Rediscovering Mozart: Bärenreiter’s Piano concerto KV 537

One of the key aspects of a musiciant’s work is the availability of quality standard and editions as updated as possible: these are two of the essential elements of Bärenreiter editions, whose latest publications include a new reduction of Wolfgang Amadeus Mozart’s Piano concerto no. 26 in D major “Coronation” KV 537.

Talking about Piano sonata in A major KV 331, we have already pointed out a concrete problem about sources and a real completeness of several Mozart’s compositions in every particular. To maintain the abovementioned exemple, a passage in the intriduction to the edition is symbolic saying that today we don’t have «one single ultimate musical text», but that KV 331 «is thus located between of the autograph and the first edition»: it’s the task of the scholar or of the performer «to compare them and draw their own conclusions».

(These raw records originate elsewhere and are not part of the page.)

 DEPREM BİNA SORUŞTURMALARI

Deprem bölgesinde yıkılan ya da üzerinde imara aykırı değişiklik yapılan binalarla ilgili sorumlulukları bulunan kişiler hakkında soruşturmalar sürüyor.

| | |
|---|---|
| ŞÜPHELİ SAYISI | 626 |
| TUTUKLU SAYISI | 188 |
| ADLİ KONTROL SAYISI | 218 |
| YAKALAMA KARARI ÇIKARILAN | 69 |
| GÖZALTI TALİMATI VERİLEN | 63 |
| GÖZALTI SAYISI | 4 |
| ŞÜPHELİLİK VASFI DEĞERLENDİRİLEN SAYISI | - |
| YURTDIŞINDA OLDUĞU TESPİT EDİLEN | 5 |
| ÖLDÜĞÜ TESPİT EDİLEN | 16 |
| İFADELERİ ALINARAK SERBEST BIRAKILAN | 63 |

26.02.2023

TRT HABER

Similar remarks can be made for Piano concerto KV 537, one of the most mysterious texts of the entire Mozart’s corpus, that may be considered a special happening: a fundamental problem of this particular piano concerto is the fact that «the left hand of the piano part was left unwritten for large stretches at a time, namely, where it presumably functioned as and accompaniment». The matter becomes severe when we learn that the left hand of the piano part was variously realised by editors that published the work, starting with the first edition André in 1794 (the only one that possesses a certain authority regarding the addition inserted by the editor Johann André that in all likelihood mey have heard personally the première of Piano concerto KV 537 in Frankfurt).
As you would expect, this is a too much extended and complex problem for us to discuss here, so all you need to know is that Bärenreiter edition is based on the music text from Neue Mozart Ausgabe (vol. V/15/8) and, regarding the additions extraneous to Mozart’s manuscript, these are identified by small print to dintinguish them from the rest of the readings deduced from the main sources, namely the autograph manuscript and the first edition.

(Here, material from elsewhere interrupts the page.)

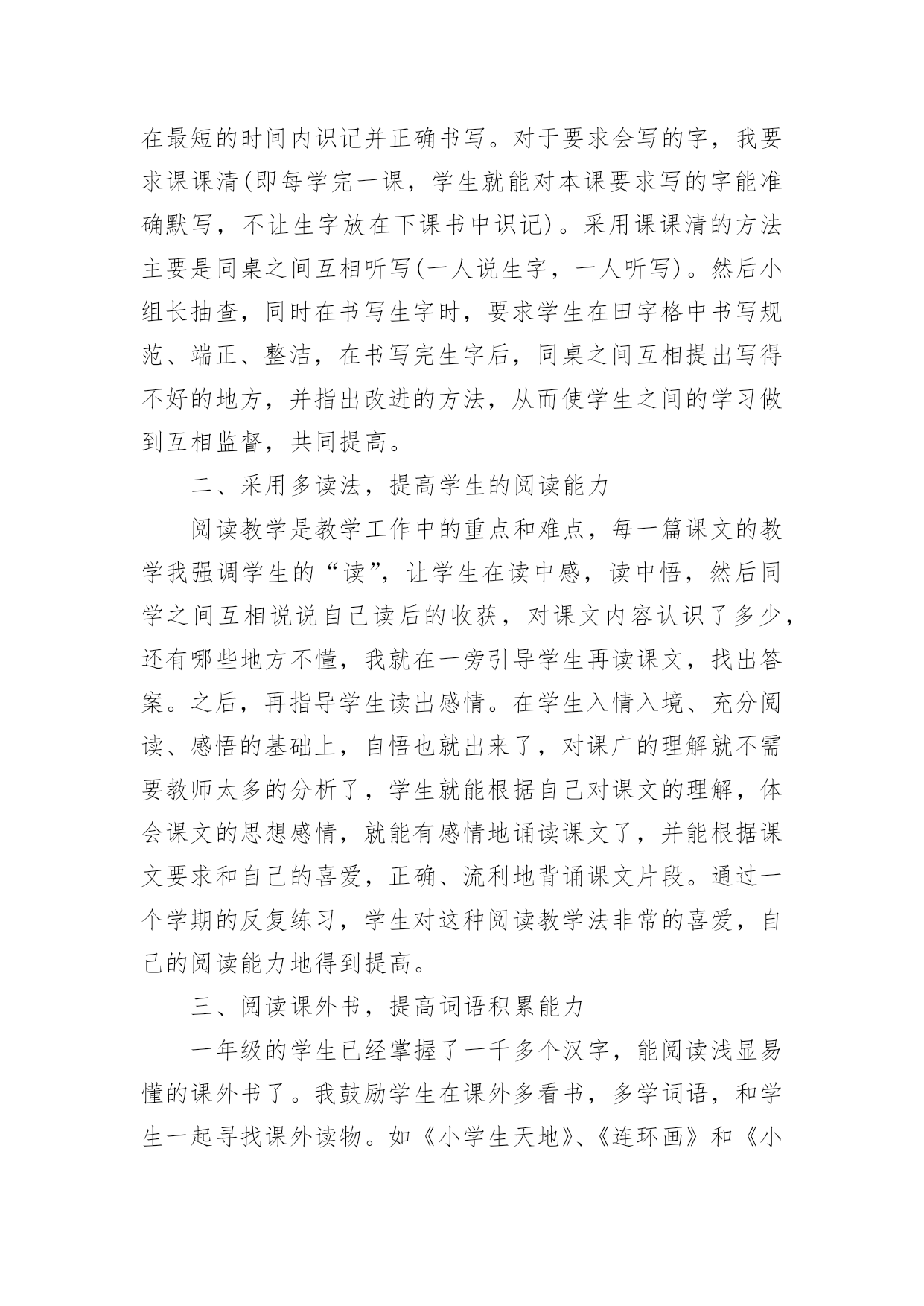 在最短的时间内识记并正确书写。对于要求会写的字，我要求课课清(即每学完一课，学生就能对本课要求写的字能准确默写，不让生字放在下课书中识记)。采用课课清的方法主要是同桌之间互相听写(一人说生字，一人听写)。然后小组长抽查，同时在书写生字时，要求学生在田字格中书写规范、端正、整洁，在书写完生字后，同桌之间互相提出写得不好的地方，并指出改进的方法，从而使学生之间的学习做到互相监督，共同提高。

二、采用多读法，提高学生的阅读能力

阅读教学是教学工作中的重点和难点，每一篇课文的教学我强调学生的“读”，让学生在读中感，读中悟，然后同学之间互相说说自己读后的收获，对课文内容认识了多少，还有哪些地方不懂，我就在一旁引导学生再读课文，找出答案。之后，再指导学生读出感情。在学生入情入境、充分阅读、感悟的基础上，自悟也就出来了，对课广的理解就不需要教师太多的分析了，学生就能根据自己对课文的理解，体会课文的思想感情，就能有感情地诵读课文了，并能根据课文要求和自己的喜爱，正确、流利地背诵课文片段。通过一个学期的反复练习，学生对这种阅读教学法非常的喜爱，自己的阅读能力地得到提高。

三、阅读课外书，提高词语积累能力

一年级的学生已经掌握了一千多个汉字，能阅读浅显易懂的课外书了。我鼓励学生在课外多看书，多学词语，和学生一起寻找课外读物。如《小学生天地》、《连环画》和《小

This new Bärenretier’s work, at a first glance too, presents its strong vocation to the practice, with its two volums – the first one with the solo piano part and the second one with both solo and orchestra’s reduction parts – and a booklet with a brief selection of cadenzas (inter alia the monumental cadenzas for the first two movements by Carl Reinecke).
Certainly, the most interesting aspect is, however, the new piano reduction of the orchestral part by Martin Schelhaas. Extremely accurate and refined, this reduction moves greatly away from the previous one: less notes, more comfortable passages for the performer, the piano doesn’t try to mimic the orchestra but pursues a more fascinating aim, that’s the element that makes this edition a funtamental support for players, namely the research of the typical colour and spirit of Mozart’s music. The writing simplicity exactly fits to the refinment of Mozart’s score, exalts his melodic invention, the peculiar harmonic chainings, making the score attractive for a two pianos performance too. 

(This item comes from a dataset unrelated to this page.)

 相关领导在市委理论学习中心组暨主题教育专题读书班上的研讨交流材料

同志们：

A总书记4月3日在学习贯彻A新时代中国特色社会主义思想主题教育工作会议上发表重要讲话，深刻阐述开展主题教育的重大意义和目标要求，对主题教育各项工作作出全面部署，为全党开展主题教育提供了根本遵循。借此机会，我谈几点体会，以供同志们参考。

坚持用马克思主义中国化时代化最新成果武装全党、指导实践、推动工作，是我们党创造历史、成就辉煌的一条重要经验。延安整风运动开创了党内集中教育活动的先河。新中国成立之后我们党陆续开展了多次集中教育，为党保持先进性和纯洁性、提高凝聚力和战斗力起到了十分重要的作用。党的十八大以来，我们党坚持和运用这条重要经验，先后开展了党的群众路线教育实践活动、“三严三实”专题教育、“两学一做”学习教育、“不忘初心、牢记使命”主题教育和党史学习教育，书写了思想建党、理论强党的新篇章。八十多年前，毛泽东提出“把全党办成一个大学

This piano concerto, so unique for the circumstances that gave it birth and for the moltitude of “blank spaces” in the autograph, it’s a work that asks to be studied, performed, reinvented in each performance, and this new piano reduction allows to the players to find their way, delivering them the best means currently at our disposal, accurately chosen by Bärenreiter to place near as much as possible the modern-day performer to the authentic Mozart’s spirit.